Blue Lava: Discover Indonesia's Kawah Ijen
Lighting up the night sky above Kawah Ijen with an eerie electric blue glow are flames flowing down the side of the volcano in East Java. The blue flames were caused by hot sulfuric gasses escaping through cracts in the legendary mountain as it contacted with air, burning a beautiful, iridescent blue.
The blue flames at Kawah Ijen volcano complex in #Indonesia are a result of continuous com… https://t.co/izw1AvIDmR pic.twitter.com/B7O8IBicIn
— ExpatGo (@ExpatGoMY) July 4, 2016
This blue lava, according to Coconuts Jakarta, is made of rivers of burning liquid sulfur streaming from the crater, giving an appearance of molten rock. Traditional miners brave the highly toxic gases to extract huge amounts of sulfur from the shores of a large lake in the crater, making exhausting and dangerous journeys everyday to fill their baskets with the naturally-occurring elements. These sulfur will be bought by local factories to use them for refining sugar or to make matches and medicine.

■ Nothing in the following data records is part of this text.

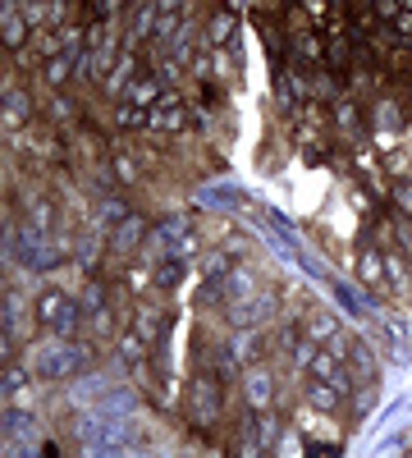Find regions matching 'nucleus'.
I'll return each instance as SVG.
<instances>
[{"instance_id":"34","label":"nucleus","mask_w":412,"mask_h":458,"mask_svg":"<svg viewBox=\"0 0 412 458\" xmlns=\"http://www.w3.org/2000/svg\"><path fill=\"white\" fill-rule=\"evenodd\" d=\"M298 56H307V60H321V46H316V37H298Z\"/></svg>"},{"instance_id":"30","label":"nucleus","mask_w":412,"mask_h":458,"mask_svg":"<svg viewBox=\"0 0 412 458\" xmlns=\"http://www.w3.org/2000/svg\"><path fill=\"white\" fill-rule=\"evenodd\" d=\"M325 348H330L334 357H344V362H349V348H353V344H349V335H344V330H334L330 340H325Z\"/></svg>"},{"instance_id":"8","label":"nucleus","mask_w":412,"mask_h":458,"mask_svg":"<svg viewBox=\"0 0 412 458\" xmlns=\"http://www.w3.org/2000/svg\"><path fill=\"white\" fill-rule=\"evenodd\" d=\"M220 280H225V302H238V298H252L257 293V280L247 266H230V275H220Z\"/></svg>"},{"instance_id":"10","label":"nucleus","mask_w":412,"mask_h":458,"mask_svg":"<svg viewBox=\"0 0 412 458\" xmlns=\"http://www.w3.org/2000/svg\"><path fill=\"white\" fill-rule=\"evenodd\" d=\"M147 344H151V340H147V335L133 325V330H124V335H119V357H124L128 367H143V362H147Z\"/></svg>"},{"instance_id":"7","label":"nucleus","mask_w":412,"mask_h":458,"mask_svg":"<svg viewBox=\"0 0 412 458\" xmlns=\"http://www.w3.org/2000/svg\"><path fill=\"white\" fill-rule=\"evenodd\" d=\"M385 275H389L385 257L376 253V248H362V257H357V280H362L366 289H385Z\"/></svg>"},{"instance_id":"15","label":"nucleus","mask_w":412,"mask_h":458,"mask_svg":"<svg viewBox=\"0 0 412 458\" xmlns=\"http://www.w3.org/2000/svg\"><path fill=\"white\" fill-rule=\"evenodd\" d=\"M133 56H119V64H115V69H110V78H105V92H110V96H124L128 92V83H133Z\"/></svg>"},{"instance_id":"28","label":"nucleus","mask_w":412,"mask_h":458,"mask_svg":"<svg viewBox=\"0 0 412 458\" xmlns=\"http://www.w3.org/2000/svg\"><path fill=\"white\" fill-rule=\"evenodd\" d=\"M197 248H202V238H197V234H192V229H188V234H183L179 243H175V257H183V261H192V257H197Z\"/></svg>"},{"instance_id":"4","label":"nucleus","mask_w":412,"mask_h":458,"mask_svg":"<svg viewBox=\"0 0 412 458\" xmlns=\"http://www.w3.org/2000/svg\"><path fill=\"white\" fill-rule=\"evenodd\" d=\"M243 395H247V412L275 408V376H270L262 362H247V372H243Z\"/></svg>"},{"instance_id":"6","label":"nucleus","mask_w":412,"mask_h":458,"mask_svg":"<svg viewBox=\"0 0 412 458\" xmlns=\"http://www.w3.org/2000/svg\"><path fill=\"white\" fill-rule=\"evenodd\" d=\"M225 353L234 357L238 367H247L257 353H262V335H257V325H234V335H230V348Z\"/></svg>"},{"instance_id":"23","label":"nucleus","mask_w":412,"mask_h":458,"mask_svg":"<svg viewBox=\"0 0 412 458\" xmlns=\"http://www.w3.org/2000/svg\"><path fill=\"white\" fill-rule=\"evenodd\" d=\"M230 253H206L202 257V270H206V280H220V275H230Z\"/></svg>"},{"instance_id":"18","label":"nucleus","mask_w":412,"mask_h":458,"mask_svg":"<svg viewBox=\"0 0 412 458\" xmlns=\"http://www.w3.org/2000/svg\"><path fill=\"white\" fill-rule=\"evenodd\" d=\"M28 111H32L28 92H19V87H9V92H5V124H9V128H14V124H24V119H28Z\"/></svg>"},{"instance_id":"24","label":"nucleus","mask_w":412,"mask_h":458,"mask_svg":"<svg viewBox=\"0 0 412 458\" xmlns=\"http://www.w3.org/2000/svg\"><path fill=\"white\" fill-rule=\"evenodd\" d=\"M110 170H115L119 183H138V166L128 161V151H115V156H110Z\"/></svg>"},{"instance_id":"25","label":"nucleus","mask_w":412,"mask_h":458,"mask_svg":"<svg viewBox=\"0 0 412 458\" xmlns=\"http://www.w3.org/2000/svg\"><path fill=\"white\" fill-rule=\"evenodd\" d=\"M160 325H165V316H160L156 307H143V312H138V330H143L147 340H156V335H160Z\"/></svg>"},{"instance_id":"31","label":"nucleus","mask_w":412,"mask_h":458,"mask_svg":"<svg viewBox=\"0 0 412 458\" xmlns=\"http://www.w3.org/2000/svg\"><path fill=\"white\" fill-rule=\"evenodd\" d=\"M376 124H381V128H394V124H403V119L394 115V106H389V101H381V106H376Z\"/></svg>"},{"instance_id":"20","label":"nucleus","mask_w":412,"mask_h":458,"mask_svg":"<svg viewBox=\"0 0 412 458\" xmlns=\"http://www.w3.org/2000/svg\"><path fill=\"white\" fill-rule=\"evenodd\" d=\"M334 330H339V316H334V312H316V316L307 321V335H311L316 344H325Z\"/></svg>"},{"instance_id":"35","label":"nucleus","mask_w":412,"mask_h":458,"mask_svg":"<svg viewBox=\"0 0 412 458\" xmlns=\"http://www.w3.org/2000/svg\"><path fill=\"white\" fill-rule=\"evenodd\" d=\"M394 24H398V32H403V37L412 41V9H403V14H398V19H394Z\"/></svg>"},{"instance_id":"11","label":"nucleus","mask_w":412,"mask_h":458,"mask_svg":"<svg viewBox=\"0 0 412 458\" xmlns=\"http://www.w3.org/2000/svg\"><path fill=\"white\" fill-rule=\"evenodd\" d=\"M339 390H334L330 385V380H316V376H311V385H307V408H316V412H334V408H339Z\"/></svg>"},{"instance_id":"16","label":"nucleus","mask_w":412,"mask_h":458,"mask_svg":"<svg viewBox=\"0 0 412 458\" xmlns=\"http://www.w3.org/2000/svg\"><path fill=\"white\" fill-rule=\"evenodd\" d=\"M128 215H133V211H128L119 198H101V202H96V225H101V229H115L119 220H128Z\"/></svg>"},{"instance_id":"3","label":"nucleus","mask_w":412,"mask_h":458,"mask_svg":"<svg viewBox=\"0 0 412 458\" xmlns=\"http://www.w3.org/2000/svg\"><path fill=\"white\" fill-rule=\"evenodd\" d=\"M151 234V225H147V215H128V220H119L110 229V257L119 261H128L133 253H143V238Z\"/></svg>"},{"instance_id":"17","label":"nucleus","mask_w":412,"mask_h":458,"mask_svg":"<svg viewBox=\"0 0 412 458\" xmlns=\"http://www.w3.org/2000/svg\"><path fill=\"white\" fill-rule=\"evenodd\" d=\"M230 37H234V14L230 9H215L211 24H206V41H211V46H225Z\"/></svg>"},{"instance_id":"27","label":"nucleus","mask_w":412,"mask_h":458,"mask_svg":"<svg viewBox=\"0 0 412 458\" xmlns=\"http://www.w3.org/2000/svg\"><path fill=\"white\" fill-rule=\"evenodd\" d=\"M316 353H321V344L311 340V335H307V340H298V344H294V362H298V367H311V357H316Z\"/></svg>"},{"instance_id":"37","label":"nucleus","mask_w":412,"mask_h":458,"mask_svg":"<svg viewBox=\"0 0 412 458\" xmlns=\"http://www.w3.org/2000/svg\"><path fill=\"white\" fill-rule=\"evenodd\" d=\"M175 5H183V0H156V9H160V14H170Z\"/></svg>"},{"instance_id":"29","label":"nucleus","mask_w":412,"mask_h":458,"mask_svg":"<svg viewBox=\"0 0 412 458\" xmlns=\"http://www.w3.org/2000/svg\"><path fill=\"white\" fill-rule=\"evenodd\" d=\"M119 124H124V128H138V124H147V115H138V106H128V101H119Z\"/></svg>"},{"instance_id":"36","label":"nucleus","mask_w":412,"mask_h":458,"mask_svg":"<svg viewBox=\"0 0 412 458\" xmlns=\"http://www.w3.org/2000/svg\"><path fill=\"white\" fill-rule=\"evenodd\" d=\"M344 60H349V46H344V41H334V46H330V64H344Z\"/></svg>"},{"instance_id":"21","label":"nucleus","mask_w":412,"mask_h":458,"mask_svg":"<svg viewBox=\"0 0 412 458\" xmlns=\"http://www.w3.org/2000/svg\"><path fill=\"white\" fill-rule=\"evenodd\" d=\"M69 78H73V60H69V56H51V60H46V83H51V87H64Z\"/></svg>"},{"instance_id":"33","label":"nucleus","mask_w":412,"mask_h":458,"mask_svg":"<svg viewBox=\"0 0 412 458\" xmlns=\"http://www.w3.org/2000/svg\"><path fill=\"white\" fill-rule=\"evenodd\" d=\"M394 202H398V211H403V215H412V183H398V188H394Z\"/></svg>"},{"instance_id":"22","label":"nucleus","mask_w":412,"mask_h":458,"mask_svg":"<svg viewBox=\"0 0 412 458\" xmlns=\"http://www.w3.org/2000/svg\"><path fill=\"white\" fill-rule=\"evenodd\" d=\"M78 307L88 312V316L101 312V307H105V289H101V285H83V289H78Z\"/></svg>"},{"instance_id":"14","label":"nucleus","mask_w":412,"mask_h":458,"mask_svg":"<svg viewBox=\"0 0 412 458\" xmlns=\"http://www.w3.org/2000/svg\"><path fill=\"white\" fill-rule=\"evenodd\" d=\"M183 275H188V261L170 253V257L156 266V289H179V285H183Z\"/></svg>"},{"instance_id":"12","label":"nucleus","mask_w":412,"mask_h":458,"mask_svg":"<svg viewBox=\"0 0 412 458\" xmlns=\"http://www.w3.org/2000/svg\"><path fill=\"white\" fill-rule=\"evenodd\" d=\"M119 101H128V106H156L160 101V78H133Z\"/></svg>"},{"instance_id":"32","label":"nucleus","mask_w":412,"mask_h":458,"mask_svg":"<svg viewBox=\"0 0 412 458\" xmlns=\"http://www.w3.org/2000/svg\"><path fill=\"white\" fill-rule=\"evenodd\" d=\"M334 119H339L344 128H357V111H353L349 101H339V106H334Z\"/></svg>"},{"instance_id":"13","label":"nucleus","mask_w":412,"mask_h":458,"mask_svg":"<svg viewBox=\"0 0 412 458\" xmlns=\"http://www.w3.org/2000/svg\"><path fill=\"white\" fill-rule=\"evenodd\" d=\"M24 37H28V19L19 14L14 0H5V46L19 51V46H24Z\"/></svg>"},{"instance_id":"26","label":"nucleus","mask_w":412,"mask_h":458,"mask_svg":"<svg viewBox=\"0 0 412 458\" xmlns=\"http://www.w3.org/2000/svg\"><path fill=\"white\" fill-rule=\"evenodd\" d=\"M394 238H398V248H403V257L412 261V215H398L394 220Z\"/></svg>"},{"instance_id":"2","label":"nucleus","mask_w":412,"mask_h":458,"mask_svg":"<svg viewBox=\"0 0 412 458\" xmlns=\"http://www.w3.org/2000/svg\"><path fill=\"white\" fill-rule=\"evenodd\" d=\"M220 385H215V376L211 372H197L192 376V385H188V412H192V422L197 427H211L215 417H220Z\"/></svg>"},{"instance_id":"19","label":"nucleus","mask_w":412,"mask_h":458,"mask_svg":"<svg viewBox=\"0 0 412 458\" xmlns=\"http://www.w3.org/2000/svg\"><path fill=\"white\" fill-rule=\"evenodd\" d=\"M101 234H105V229L96 225V229H88V234L73 243V253H78V266H92V261L101 257Z\"/></svg>"},{"instance_id":"1","label":"nucleus","mask_w":412,"mask_h":458,"mask_svg":"<svg viewBox=\"0 0 412 458\" xmlns=\"http://www.w3.org/2000/svg\"><path fill=\"white\" fill-rule=\"evenodd\" d=\"M92 362V348L78 340H64V335L51 330V340H41L37 348H28V372L46 376V380H69L78 376L83 367Z\"/></svg>"},{"instance_id":"9","label":"nucleus","mask_w":412,"mask_h":458,"mask_svg":"<svg viewBox=\"0 0 412 458\" xmlns=\"http://www.w3.org/2000/svg\"><path fill=\"white\" fill-rule=\"evenodd\" d=\"M349 367H353V372L366 380V385H376V376H381V362H376L371 344H362V340H357V344L349 348Z\"/></svg>"},{"instance_id":"5","label":"nucleus","mask_w":412,"mask_h":458,"mask_svg":"<svg viewBox=\"0 0 412 458\" xmlns=\"http://www.w3.org/2000/svg\"><path fill=\"white\" fill-rule=\"evenodd\" d=\"M183 124H188V111H183V101H175V96H160L156 106H147V128H156V133H175Z\"/></svg>"}]
</instances>
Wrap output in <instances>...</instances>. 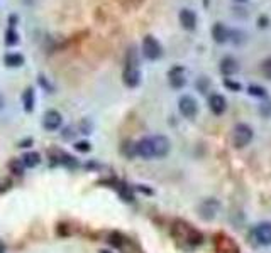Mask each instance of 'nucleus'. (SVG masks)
I'll list each match as a JSON object with an SVG mask.
<instances>
[{
	"label": "nucleus",
	"instance_id": "39448f33",
	"mask_svg": "<svg viewBox=\"0 0 271 253\" xmlns=\"http://www.w3.org/2000/svg\"><path fill=\"white\" fill-rule=\"evenodd\" d=\"M178 108H180V113L185 118H195L198 113L197 100L192 98V96H188V95L181 96L180 101H178Z\"/></svg>",
	"mask_w": 271,
	"mask_h": 253
},
{
	"label": "nucleus",
	"instance_id": "7ed1b4c3",
	"mask_svg": "<svg viewBox=\"0 0 271 253\" xmlns=\"http://www.w3.org/2000/svg\"><path fill=\"white\" fill-rule=\"evenodd\" d=\"M142 54L149 61H156L163 56V46L153 34L144 35L142 39Z\"/></svg>",
	"mask_w": 271,
	"mask_h": 253
},
{
	"label": "nucleus",
	"instance_id": "ddd939ff",
	"mask_svg": "<svg viewBox=\"0 0 271 253\" xmlns=\"http://www.w3.org/2000/svg\"><path fill=\"white\" fill-rule=\"evenodd\" d=\"M219 69H220V73H222L224 76H232V74H236L239 71L237 59L232 58V56H226V58L220 59Z\"/></svg>",
	"mask_w": 271,
	"mask_h": 253
},
{
	"label": "nucleus",
	"instance_id": "20e7f679",
	"mask_svg": "<svg viewBox=\"0 0 271 253\" xmlns=\"http://www.w3.org/2000/svg\"><path fill=\"white\" fill-rule=\"evenodd\" d=\"M252 128L249 125H246V123H237L236 127H234L232 130V144L234 147L237 149H242L246 147V145L251 144L252 140Z\"/></svg>",
	"mask_w": 271,
	"mask_h": 253
},
{
	"label": "nucleus",
	"instance_id": "aec40b11",
	"mask_svg": "<svg viewBox=\"0 0 271 253\" xmlns=\"http://www.w3.org/2000/svg\"><path fill=\"white\" fill-rule=\"evenodd\" d=\"M261 73L265 74V78L271 80V58L266 59V61L261 64Z\"/></svg>",
	"mask_w": 271,
	"mask_h": 253
},
{
	"label": "nucleus",
	"instance_id": "9d476101",
	"mask_svg": "<svg viewBox=\"0 0 271 253\" xmlns=\"http://www.w3.org/2000/svg\"><path fill=\"white\" fill-rule=\"evenodd\" d=\"M178 19H180V24L185 31H195V27H197V14L192 9H187V7L181 9Z\"/></svg>",
	"mask_w": 271,
	"mask_h": 253
},
{
	"label": "nucleus",
	"instance_id": "0eeeda50",
	"mask_svg": "<svg viewBox=\"0 0 271 253\" xmlns=\"http://www.w3.org/2000/svg\"><path fill=\"white\" fill-rule=\"evenodd\" d=\"M168 81L171 84V88L174 90H180L187 84V73H185L183 66H173L168 73Z\"/></svg>",
	"mask_w": 271,
	"mask_h": 253
},
{
	"label": "nucleus",
	"instance_id": "cd10ccee",
	"mask_svg": "<svg viewBox=\"0 0 271 253\" xmlns=\"http://www.w3.org/2000/svg\"><path fill=\"white\" fill-rule=\"evenodd\" d=\"M237 2H248V0H237Z\"/></svg>",
	"mask_w": 271,
	"mask_h": 253
},
{
	"label": "nucleus",
	"instance_id": "393cba45",
	"mask_svg": "<svg viewBox=\"0 0 271 253\" xmlns=\"http://www.w3.org/2000/svg\"><path fill=\"white\" fill-rule=\"evenodd\" d=\"M268 24H270V19H268L266 16H261V17L258 19V27H266Z\"/></svg>",
	"mask_w": 271,
	"mask_h": 253
},
{
	"label": "nucleus",
	"instance_id": "2eb2a0df",
	"mask_svg": "<svg viewBox=\"0 0 271 253\" xmlns=\"http://www.w3.org/2000/svg\"><path fill=\"white\" fill-rule=\"evenodd\" d=\"M3 63L9 67H19L24 64V56L19 54V52H9V54H5V58H3Z\"/></svg>",
	"mask_w": 271,
	"mask_h": 253
},
{
	"label": "nucleus",
	"instance_id": "6ab92c4d",
	"mask_svg": "<svg viewBox=\"0 0 271 253\" xmlns=\"http://www.w3.org/2000/svg\"><path fill=\"white\" fill-rule=\"evenodd\" d=\"M249 95L252 96H258V98H266V90L263 86H258V84H251V86L248 88Z\"/></svg>",
	"mask_w": 271,
	"mask_h": 253
},
{
	"label": "nucleus",
	"instance_id": "9b49d317",
	"mask_svg": "<svg viewBox=\"0 0 271 253\" xmlns=\"http://www.w3.org/2000/svg\"><path fill=\"white\" fill-rule=\"evenodd\" d=\"M212 37L217 44H224L231 39V29L222 22H215L212 27Z\"/></svg>",
	"mask_w": 271,
	"mask_h": 253
},
{
	"label": "nucleus",
	"instance_id": "f03ea898",
	"mask_svg": "<svg viewBox=\"0 0 271 253\" xmlns=\"http://www.w3.org/2000/svg\"><path fill=\"white\" fill-rule=\"evenodd\" d=\"M122 81L129 88H136L141 83V71H139V59L136 46H131L126 52V66H124Z\"/></svg>",
	"mask_w": 271,
	"mask_h": 253
},
{
	"label": "nucleus",
	"instance_id": "dca6fc26",
	"mask_svg": "<svg viewBox=\"0 0 271 253\" xmlns=\"http://www.w3.org/2000/svg\"><path fill=\"white\" fill-rule=\"evenodd\" d=\"M34 103H36L34 90H33V88H27V90L24 91V95H22V105H24V110L31 113V112H33V110H34Z\"/></svg>",
	"mask_w": 271,
	"mask_h": 253
},
{
	"label": "nucleus",
	"instance_id": "5701e85b",
	"mask_svg": "<svg viewBox=\"0 0 271 253\" xmlns=\"http://www.w3.org/2000/svg\"><path fill=\"white\" fill-rule=\"evenodd\" d=\"M259 113L265 117H270L271 115V101H266L265 105L259 106Z\"/></svg>",
	"mask_w": 271,
	"mask_h": 253
},
{
	"label": "nucleus",
	"instance_id": "f257e3e1",
	"mask_svg": "<svg viewBox=\"0 0 271 253\" xmlns=\"http://www.w3.org/2000/svg\"><path fill=\"white\" fill-rule=\"evenodd\" d=\"M170 152V140L163 135L141 138L134 144V154L142 159H159Z\"/></svg>",
	"mask_w": 271,
	"mask_h": 253
},
{
	"label": "nucleus",
	"instance_id": "412c9836",
	"mask_svg": "<svg viewBox=\"0 0 271 253\" xmlns=\"http://www.w3.org/2000/svg\"><path fill=\"white\" fill-rule=\"evenodd\" d=\"M210 86V81L207 80L205 76H200L198 78V90H200V93H205L207 91V88Z\"/></svg>",
	"mask_w": 271,
	"mask_h": 253
},
{
	"label": "nucleus",
	"instance_id": "f3484780",
	"mask_svg": "<svg viewBox=\"0 0 271 253\" xmlns=\"http://www.w3.org/2000/svg\"><path fill=\"white\" fill-rule=\"evenodd\" d=\"M20 159H22L24 166H26L27 169H33V167H36L41 162V155H39L38 152H26Z\"/></svg>",
	"mask_w": 271,
	"mask_h": 253
},
{
	"label": "nucleus",
	"instance_id": "4be33fe9",
	"mask_svg": "<svg viewBox=\"0 0 271 253\" xmlns=\"http://www.w3.org/2000/svg\"><path fill=\"white\" fill-rule=\"evenodd\" d=\"M75 149H77L78 152H88L90 151V144H88L87 140L77 142V144H75Z\"/></svg>",
	"mask_w": 271,
	"mask_h": 253
},
{
	"label": "nucleus",
	"instance_id": "6e6552de",
	"mask_svg": "<svg viewBox=\"0 0 271 253\" xmlns=\"http://www.w3.org/2000/svg\"><path fill=\"white\" fill-rule=\"evenodd\" d=\"M219 209H220L219 201L210 198V199H205V201L202 202L198 211H200V216L203 219H213L217 216V213H219Z\"/></svg>",
	"mask_w": 271,
	"mask_h": 253
},
{
	"label": "nucleus",
	"instance_id": "a878e982",
	"mask_svg": "<svg viewBox=\"0 0 271 253\" xmlns=\"http://www.w3.org/2000/svg\"><path fill=\"white\" fill-rule=\"evenodd\" d=\"M0 253H5V245L0 241Z\"/></svg>",
	"mask_w": 271,
	"mask_h": 253
},
{
	"label": "nucleus",
	"instance_id": "a211bd4d",
	"mask_svg": "<svg viewBox=\"0 0 271 253\" xmlns=\"http://www.w3.org/2000/svg\"><path fill=\"white\" fill-rule=\"evenodd\" d=\"M9 167H10V170L16 174V176H22L24 170H26V166H24L22 159H14L12 162L9 164Z\"/></svg>",
	"mask_w": 271,
	"mask_h": 253
},
{
	"label": "nucleus",
	"instance_id": "1a4fd4ad",
	"mask_svg": "<svg viewBox=\"0 0 271 253\" xmlns=\"http://www.w3.org/2000/svg\"><path fill=\"white\" fill-rule=\"evenodd\" d=\"M61 123H63V117L59 112H56V110H49V112L44 113L42 125H44L46 130H49V132L58 130V128L61 127Z\"/></svg>",
	"mask_w": 271,
	"mask_h": 253
},
{
	"label": "nucleus",
	"instance_id": "b1692460",
	"mask_svg": "<svg viewBox=\"0 0 271 253\" xmlns=\"http://www.w3.org/2000/svg\"><path fill=\"white\" fill-rule=\"evenodd\" d=\"M224 84H226V86L229 88V90H232V91H241V84L236 83V81H231L229 78H227L226 83H224Z\"/></svg>",
	"mask_w": 271,
	"mask_h": 253
},
{
	"label": "nucleus",
	"instance_id": "f8f14e48",
	"mask_svg": "<svg viewBox=\"0 0 271 253\" xmlns=\"http://www.w3.org/2000/svg\"><path fill=\"white\" fill-rule=\"evenodd\" d=\"M209 108L212 110L213 115H222V113L227 110V100L224 98L222 95H219V93L210 95V98H209Z\"/></svg>",
	"mask_w": 271,
	"mask_h": 253
},
{
	"label": "nucleus",
	"instance_id": "423d86ee",
	"mask_svg": "<svg viewBox=\"0 0 271 253\" xmlns=\"http://www.w3.org/2000/svg\"><path fill=\"white\" fill-rule=\"evenodd\" d=\"M252 238H254L256 243H259V245H265V247L271 245V223L268 221L259 223L258 226L254 228V231H252Z\"/></svg>",
	"mask_w": 271,
	"mask_h": 253
},
{
	"label": "nucleus",
	"instance_id": "bb28decb",
	"mask_svg": "<svg viewBox=\"0 0 271 253\" xmlns=\"http://www.w3.org/2000/svg\"><path fill=\"white\" fill-rule=\"evenodd\" d=\"M203 5H209V0H203Z\"/></svg>",
	"mask_w": 271,
	"mask_h": 253
},
{
	"label": "nucleus",
	"instance_id": "4468645a",
	"mask_svg": "<svg viewBox=\"0 0 271 253\" xmlns=\"http://www.w3.org/2000/svg\"><path fill=\"white\" fill-rule=\"evenodd\" d=\"M16 24H17V16H10L9 17V29L5 32V44L7 46H16L19 42V34L16 31Z\"/></svg>",
	"mask_w": 271,
	"mask_h": 253
}]
</instances>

This is incredibly dangerous, and according to the Huffington Post, workers exposing themselves to the hydrogen sulphide and sulfur dioxide are in constant risk, especially considering that the latter can burn skin and damage eyes, nose, and lungs, even dissolve teeth in high concentrations.
BBC News also noted that over the past 40 years, more than 70 miners have died at the Ijen from inhaling these dangerous fumes. Sulaiman, one of the miners in the volcano shared, "There are many big mountains but only one gives us the sulfur we need."
The sulfur gases from the volcano is toxic - about 40 times the safe breathing level as set by the UK - and yet, miners from the country still spend their days mining in toxic territories - as pointed out, these miners are too poor to afford safety precautions such as protective masks, so they simply cover their faces with wet cloth instead, leaving their eyes and skin exposed to acrid smoke.